VisualLangLab provides a trace annotation
(see Editing the Grammar Tree) that
allows you to conveniently enable tracing of any parser-rule or part of a
parser-rule. The output generated by this facility is properly indented
to indicate nesting of traced levels, and is more helpful than the log() method in
Parsers.
The trace annotation on any grammar-tree node is toggled by using the grammar-tree's pop-up context menu.
VisualLangLab gives every grammar-tree node a unique name based on the name of the parser-rule and the node's position in the tree (see Figure-2 below). The names are used for identifying nodes in error reports or trace logs.
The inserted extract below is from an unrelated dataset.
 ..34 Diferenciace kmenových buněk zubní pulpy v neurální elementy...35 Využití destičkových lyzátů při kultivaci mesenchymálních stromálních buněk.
To reduce clutter The GUI does not normally display node names, but they can be made visible by selecting View -> Full names from the main menu.

Figure-2. Node names in a grammar-tree
The GUI checks all parser-rules for certain types of errors,
and will flag offending grammar-tree nodes by overlaying them with the error mark
(
).
The tool-tip text of the node is altered to indicate the source of the problem.
The following types of error are detected:
Using parser-rules that can match the empty string can lead to difficult-to-fix problems. Redesign your grammar to use multiplicity in a suitable way and avoid the need for such parser-rules.
Sequence and Choice nodes must have at least two child nodes. Sequence nodes must also have at least one child node that contributes to the AST (not all child nodes may be dropped, or have multiplicities of 0 (not) or = (guard)). RepSep nodes must have exactly two child nodes. Root nodes must have one child node. Nodes that violate those requirements will be flagged.
Action code associated with any grammar-tree node (see AST and Action Code) is checked for correct syntax, and any errors are flagged.